Tasks to perform –
a: Reproduce everything in the article on service outages from "Memory queue overflow: If" down to "fail this way.".
b: In the article on service outages, why does Order Service end up effectively down when Inventory Service fails?

Page –
------------
What Happens to Your System When One Service Goes Down
by Eric Hanson, Backend Developer at Clean Systems Consulting
The failure scenario most teams haven't war-gamed
Inventory Service goes down at 2 PM on a Tuesday. Within ninety seconds, your entire checkout flow is unavailable. This is not hypothetical — it's a failure pattern that repeats across organizations that haven't designed explicitly for service unavailability.
Here's the propagation path: Order Service calls Inventory Service synchronously on every checkout. With Inventory Service down, those calls block until timeout (let's say 10 seconds, which is already too high). Order Service has a fixed-size Tomcat thread pool of 200 threads. With 20 requests per second, the 200 threads fill up in 10 seconds. Order Service is now effectively down. API Gateway, which calls Order Service, starts queuing requests. Those queue up until its own timeout is hit. Within two minutes, the outage has propagated from one service to all user-facing functionality.
If you haven't explicitly modeled this failure path, you will discover it during an incident.
The three propagation mechanisms
Thread pool / connection pool exhaustion: Synchronous downstream calls consume threads or connections while waiting. Under slow or failed downstream conditions, these pools saturate faster than load increases. This is the mechanism in the example above.
Memory queue overflow: If downstream consumers are down and your service buffers work in an in-memory queue, the queue grows without bound until you hit OOM. Services that accumulate "work to do" without backpressure protection fail this way.
Cascading retries: When Service B is down, Service A retries. Multiple instances of Service A retry. When B recovers, it receives amplified traffic from all the queued retries simultaneously. If B can't handle the retry storm, it goes back down. This oscillation can continue for minutes after the root cause is resolved.
Designing for partial availability
The foundational principle: each service must have a documented answer to the question "what do I do when Service X is unavailable?" This answer should be coded and tested, not figured out during an incident.
------------
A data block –
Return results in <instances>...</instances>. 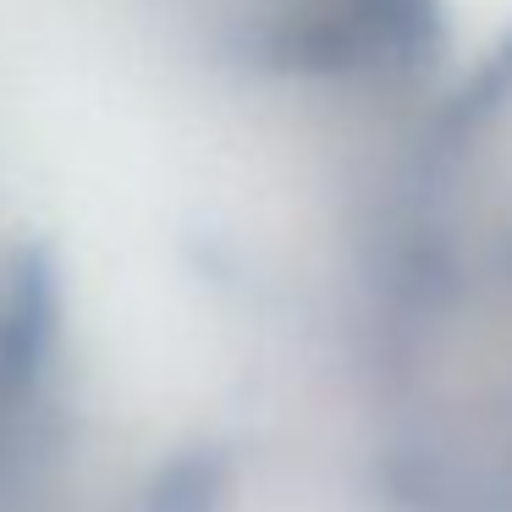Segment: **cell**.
I'll return each instance as SVG.
<instances>
[{
	"mask_svg": "<svg viewBox=\"0 0 512 512\" xmlns=\"http://www.w3.org/2000/svg\"><path fill=\"white\" fill-rule=\"evenodd\" d=\"M56 336V276L45 254H17L12 281L0 292V397L34 386Z\"/></svg>",
	"mask_w": 512,
	"mask_h": 512,
	"instance_id": "2",
	"label": "cell"
},
{
	"mask_svg": "<svg viewBox=\"0 0 512 512\" xmlns=\"http://www.w3.org/2000/svg\"><path fill=\"white\" fill-rule=\"evenodd\" d=\"M441 0H309L276 28L298 72H419L441 56Z\"/></svg>",
	"mask_w": 512,
	"mask_h": 512,
	"instance_id": "1",
	"label": "cell"
},
{
	"mask_svg": "<svg viewBox=\"0 0 512 512\" xmlns=\"http://www.w3.org/2000/svg\"><path fill=\"white\" fill-rule=\"evenodd\" d=\"M226 490V457L221 452H188L155 479L149 512H215Z\"/></svg>",
	"mask_w": 512,
	"mask_h": 512,
	"instance_id": "3",
	"label": "cell"
}]
</instances>
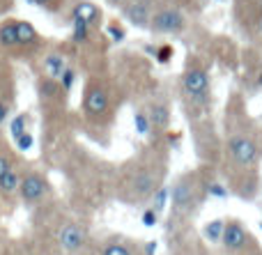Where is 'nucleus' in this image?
<instances>
[{"label": "nucleus", "mask_w": 262, "mask_h": 255, "mask_svg": "<svg viewBox=\"0 0 262 255\" xmlns=\"http://www.w3.org/2000/svg\"><path fill=\"white\" fill-rule=\"evenodd\" d=\"M74 78H76V74H74V69H64L62 72V76L58 78V83H60V87H62V92H69L72 90V85H74Z\"/></svg>", "instance_id": "5701e85b"}, {"label": "nucleus", "mask_w": 262, "mask_h": 255, "mask_svg": "<svg viewBox=\"0 0 262 255\" xmlns=\"http://www.w3.org/2000/svg\"><path fill=\"white\" fill-rule=\"evenodd\" d=\"M90 37V26H88L85 21H81V18L74 16V32H72V39L76 41V44H83V41Z\"/></svg>", "instance_id": "aec40b11"}, {"label": "nucleus", "mask_w": 262, "mask_h": 255, "mask_svg": "<svg viewBox=\"0 0 262 255\" xmlns=\"http://www.w3.org/2000/svg\"><path fill=\"white\" fill-rule=\"evenodd\" d=\"M101 255H134V248L124 242H108L104 246Z\"/></svg>", "instance_id": "412c9836"}, {"label": "nucleus", "mask_w": 262, "mask_h": 255, "mask_svg": "<svg viewBox=\"0 0 262 255\" xmlns=\"http://www.w3.org/2000/svg\"><path fill=\"white\" fill-rule=\"evenodd\" d=\"M145 251H147V255H154V253H157V242H147Z\"/></svg>", "instance_id": "473e14b6"}, {"label": "nucleus", "mask_w": 262, "mask_h": 255, "mask_svg": "<svg viewBox=\"0 0 262 255\" xmlns=\"http://www.w3.org/2000/svg\"><path fill=\"white\" fill-rule=\"evenodd\" d=\"M223 221H226V219H212L209 223H205V228H203V237L207 239V242H214V244L221 242Z\"/></svg>", "instance_id": "f3484780"}, {"label": "nucleus", "mask_w": 262, "mask_h": 255, "mask_svg": "<svg viewBox=\"0 0 262 255\" xmlns=\"http://www.w3.org/2000/svg\"><path fill=\"white\" fill-rule=\"evenodd\" d=\"M111 35H113V39H118V41H120V39L124 37V32L120 30V28H115V26H113V28H111Z\"/></svg>", "instance_id": "2f4dec72"}, {"label": "nucleus", "mask_w": 262, "mask_h": 255, "mask_svg": "<svg viewBox=\"0 0 262 255\" xmlns=\"http://www.w3.org/2000/svg\"><path fill=\"white\" fill-rule=\"evenodd\" d=\"M149 124H152L154 129H166L168 122H170V110H168L166 104H152L149 106Z\"/></svg>", "instance_id": "9b49d317"}, {"label": "nucleus", "mask_w": 262, "mask_h": 255, "mask_svg": "<svg viewBox=\"0 0 262 255\" xmlns=\"http://www.w3.org/2000/svg\"><path fill=\"white\" fill-rule=\"evenodd\" d=\"M253 235L246 228V223L242 219H226L223 221V233H221V248L226 255H239L242 251L253 244Z\"/></svg>", "instance_id": "f03ea898"}, {"label": "nucleus", "mask_w": 262, "mask_h": 255, "mask_svg": "<svg viewBox=\"0 0 262 255\" xmlns=\"http://www.w3.org/2000/svg\"><path fill=\"white\" fill-rule=\"evenodd\" d=\"M108 106H111V99H108L106 87L101 83H90L85 87V97H83V110H85V115L92 120H99L108 113Z\"/></svg>", "instance_id": "423d86ee"}, {"label": "nucleus", "mask_w": 262, "mask_h": 255, "mask_svg": "<svg viewBox=\"0 0 262 255\" xmlns=\"http://www.w3.org/2000/svg\"><path fill=\"white\" fill-rule=\"evenodd\" d=\"M260 7H262V0H260Z\"/></svg>", "instance_id": "e433bc0d"}, {"label": "nucleus", "mask_w": 262, "mask_h": 255, "mask_svg": "<svg viewBox=\"0 0 262 255\" xmlns=\"http://www.w3.org/2000/svg\"><path fill=\"white\" fill-rule=\"evenodd\" d=\"M260 32H262V18H260Z\"/></svg>", "instance_id": "c9c22d12"}, {"label": "nucleus", "mask_w": 262, "mask_h": 255, "mask_svg": "<svg viewBox=\"0 0 262 255\" xmlns=\"http://www.w3.org/2000/svg\"><path fill=\"white\" fill-rule=\"evenodd\" d=\"M58 242L64 253L74 255V253L83 251V246H85V230L76 223H64L62 228H60Z\"/></svg>", "instance_id": "1a4fd4ad"}, {"label": "nucleus", "mask_w": 262, "mask_h": 255, "mask_svg": "<svg viewBox=\"0 0 262 255\" xmlns=\"http://www.w3.org/2000/svg\"><path fill=\"white\" fill-rule=\"evenodd\" d=\"M184 14L175 7L159 9L152 18H149V28L154 32H180L184 30Z\"/></svg>", "instance_id": "0eeeda50"}, {"label": "nucleus", "mask_w": 262, "mask_h": 255, "mask_svg": "<svg viewBox=\"0 0 262 255\" xmlns=\"http://www.w3.org/2000/svg\"><path fill=\"white\" fill-rule=\"evenodd\" d=\"M26 115H16V118L12 120V124H9V131H12V138L16 141L18 136H23L26 133Z\"/></svg>", "instance_id": "4be33fe9"}, {"label": "nucleus", "mask_w": 262, "mask_h": 255, "mask_svg": "<svg viewBox=\"0 0 262 255\" xmlns=\"http://www.w3.org/2000/svg\"><path fill=\"white\" fill-rule=\"evenodd\" d=\"M7 115H9V108H7V104H3V101H0V124H3L5 120H7Z\"/></svg>", "instance_id": "7c9ffc66"}, {"label": "nucleus", "mask_w": 262, "mask_h": 255, "mask_svg": "<svg viewBox=\"0 0 262 255\" xmlns=\"http://www.w3.org/2000/svg\"><path fill=\"white\" fill-rule=\"evenodd\" d=\"M30 3H37V5H53L55 0H30Z\"/></svg>", "instance_id": "72a5a7b5"}, {"label": "nucleus", "mask_w": 262, "mask_h": 255, "mask_svg": "<svg viewBox=\"0 0 262 255\" xmlns=\"http://www.w3.org/2000/svg\"><path fill=\"white\" fill-rule=\"evenodd\" d=\"M46 191H49V184H46V179L41 177V175H37V173H28V175H23V177H21L18 196H21L26 202H30V205L39 202L41 198L46 196Z\"/></svg>", "instance_id": "6e6552de"}, {"label": "nucleus", "mask_w": 262, "mask_h": 255, "mask_svg": "<svg viewBox=\"0 0 262 255\" xmlns=\"http://www.w3.org/2000/svg\"><path fill=\"white\" fill-rule=\"evenodd\" d=\"M0 46L12 49L18 46V37H16V21H7L0 26Z\"/></svg>", "instance_id": "dca6fc26"}, {"label": "nucleus", "mask_w": 262, "mask_h": 255, "mask_svg": "<svg viewBox=\"0 0 262 255\" xmlns=\"http://www.w3.org/2000/svg\"><path fill=\"white\" fill-rule=\"evenodd\" d=\"M44 67H46L49 78H55V81H58V78L62 76V72L67 69V64H64V58L60 53H51V55H46Z\"/></svg>", "instance_id": "ddd939ff"}, {"label": "nucleus", "mask_w": 262, "mask_h": 255, "mask_svg": "<svg viewBox=\"0 0 262 255\" xmlns=\"http://www.w3.org/2000/svg\"><path fill=\"white\" fill-rule=\"evenodd\" d=\"M18 187H21V175L14 168H9L7 173L0 177V191H3L5 196H12V193L18 191Z\"/></svg>", "instance_id": "2eb2a0df"}, {"label": "nucleus", "mask_w": 262, "mask_h": 255, "mask_svg": "<svg viewBox=\"0 0 262 255\" xmlns=\"http://www.w3.org/2000/svg\"><path fill=\"white\" fill-rule=\"evenodd\" d=\"M239 255H262V248H260V244H258V242H253L249 248H246V251H242Z\"/></svg>", "instance_id": "c85d7f7f"}, {"label": "nucleus", "mask_w": 262, "mask_h": 255, "mask_svg": "<svg viewBox=\"0 0 262 255\" xmlns=\"http://www.w3.org/2000/svg\"><path fill=\"white\" fill-rule=\"evenodd\" d=\"M205 196H207V184L200 182L198 175L186 173L177 177L170 189V221L191 219L200 210Z\"/></svg>", "instance_id": "f257e3e1"}, {"label": "nucleus", "mask_w": 262, "mask_h": 255, "mask_svg": "<svg viewBox=\"0 0 262 255\" xmlns=\"http://www.w3.org/2000/svg\"><path fill=\"white\" fill-rule=\"evenodd\" d=\"M74 16L85 21L88 26H95V23L99 21V7L92 3H78L76 7H74Z\"/></svg>", "instance_id": "f8f14e48"}, {"label": "nucleus", "mask_w": 262, "mask_h": 255, "mask_svg": "<svg viewBox=\"0 0 262 255\" xmlns=\"http://www.w3.org/2000/svg\"><path fill=\"white\" fill-rule=\"evenodd\" d=\"M12 168V164H9V159L5 154H0V177H3L5 173H7V170Z\"/></svg>", "instance_id": "c756f323"}, {"label": "nucleus", "mask_w": 262, "mask_h": 255, "mask_svg": "<svg viewBox=\"0 0 262 255\" xmlns=\"http://www.w3.org/2000/svg\"><path fill=\"white\" fill-rule=\"evenodd\" d=\"M182 90H184L186 99L193 104H207L209 99V76L203 67H189L182 78Z\"/></svg>", "instance_id": "20e7f679"}, {"label": "nucleus", "mask_w": 262, "mask_h": 255, "mask_svg": "<svg viewBox=\"0 0 262 255\" xmlns=\"http://www.w3.org/2000/svg\"><path fill=\"white\" fill-rule=\"evenodd\" d=\"M258 87H262V72H260V78H258V83H255Z\"/></svg>", "instance_id": "f704fd0d"}, {"label": "nucleus", "mask_w": 262, "mask_h": 255, "mask_svg": "<svg viewBox=\"0 0 262 255\" xmlns=\"http://www.w3.org/2000/svg\"><path fill=\"white\" fill-rule=\"evenodd\" d=\"M166 205H170V189H166V187H159L157 191H154V196H152V210L154 212H159L161 214L163 210H166Z\"/></svg>", "instance_id": "a211bd4d"}, {"label": "nucleus", "mask_w": 262, "mask_h": 255, "mask_svg": "<svg viewBox=\"0 0 262 255\" xmlns=\"http://www.w3.org/2000/svg\"><path fill=\"white\" fill-rule=\"evenodd\" d=\"M134 122H136V131H138L140 136H145V133L149 131V127H152V124H149V118L145 113H136Z\"/></svg>", "instance_id": "b1692460"}, {"label": "nucleus", "mask_w": 262, "mask_h": 255, "mask_svg": "<svg viewBox=\"0 0 262 255\" xmlns=\"http://www.w3.org/2000/svg\"><path fill=\"white\" fill-rule=\"evenodd\" d=\"M124 14H127V18L134 26L145 28L149 23V18H152V5H149V0H134L131 5H127Z\"/></svg>", "instance_id": "9d476101"}, {"label": "nucleus", "mask_w": 262, "mask_h": 255, "mask_svg": "<svg viewBox=\"0 0 262 255\" xmlns=\"http://www.w3.org/2000/svg\"><path fill=\"white\" fill-rule=\"evenodd\" d=\"M161 187V179L152 168H140L131 175L129 179V193L134 200H147L154 196V191Z\"/></svg>", "instance_id": "39448f33"}, {"label": "nucleus", "mask_w": 262, "mask_h": 255, "mask_svg": "<svg viewBox=\"0 0 262 255\" xmlns=\"http://www.w3.org/2000/svg\"><path fill=\"white\" fill-rule=\"evenodd\" d=\"M39 92H41V97H46V99H58L62 87H60V83L55 81V78H46V81L39 83Z\"/></svg>", "instance_id": "6ab92c4d"}, {"label": "nucleus", "mask_w": 262, "mask_h": 255, "mask_svg": "<svg viewBox=\"0 0 262 255\" xmlns=\"http://www.w3.org/2000/svg\"><path fill=\"white\" fill-rule=\"evenodd\" d=\"M16 37H18V46H32L37 41L35 26L28 21H16Z\"/></svg>", "instance_id": "4468645a"}, {"label": "nucleus", "mask_w": 262, "mask_h": 255, "mask_svg": "<svg viewBox=\"0 0 262 255\" xmlns=\"http://www.w3.org/2000/svg\"><path fill=\"white\" fill-rule=\"evenodd\" d=\"M170 58H172V46H161V49L157 51V60H159V62H168Z\"/></svg>", "instance_id": "cd10ccee"}, {"label": "nucleus", "mask_w": 262, "mask_h": 255, "mask_svg": "<svg viewBox=\"0 0 262 255\" xmlns=\"http://www.w3.org/2000/svg\"><path fill=\"white\" fill-rule=\"evenodd\" d=\"M228 156H230V161L237 166V168L249 170L258 164L260 150H258L253 138L244 136V133H237V136L228 138Z\"/></svg>", "instance_id": "7ed1b4c3"}, {"label": "nucleus", "mask_w": 262, "mask_h": 255, "mask_svg": "<svg viewBox=\"0 0 262 255\" xmlns=\"http://www.w3.org/2000/svg\"><path fill=\"white\" fill-rule=\"evenodd\" d=\"M140 221H143L145 228H154V225L159 223V212H154L152 207H147V210L143 212V216H140Z\"/></svg>", "instance_id": "393cba45"}, {"label": "nucleus", "mask_w": 262, "mask_h": 255, "mask_svg": "<svg viewBox=\"0 0 262 255\" xmlns=\"http://www.w3.org/2000/svg\"><path fill=\"white\" fill-rule=\"evenodd\" d=\"M32 145H35V138H32L28 131L23 133V136H18V138H16V147H18L21 152H28Z\"/></svg>", "instance_id": "bb28decb"}, {"label": "nucleus", "mask_w": 262, "mask_h": 255, "mask_svg": "<svg viewBox=\"0 0 262 255\" xmlns=\"http://www.w3.org/2000/svg\"><path fill=\"white\" fill-rule=\"evenodd\" d=\"M207 196H214V198H226L228 196V189L219 182H207Z\"/></svg>", "instance_id": "a878e982"}]
</instances>
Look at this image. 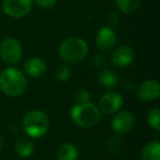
------------
Solutions below –
a:
Memory queue overflow: If downstream consumers are down and your service buffers work in an in-memory queue, the queue grows without bound until you hit OOM. Services that accumulate "work to do" without backpressure protection fail this way.

b: Order Service calls Inventory Service synchronously on every checkout, so with Inventory Service down each call blocks a thread until a 10-second timeout. Its fixed Tomcat pool has 200 threads, and at 20 requests per second those threads fill up in 10 seconds, at which point Order Service is effectively down.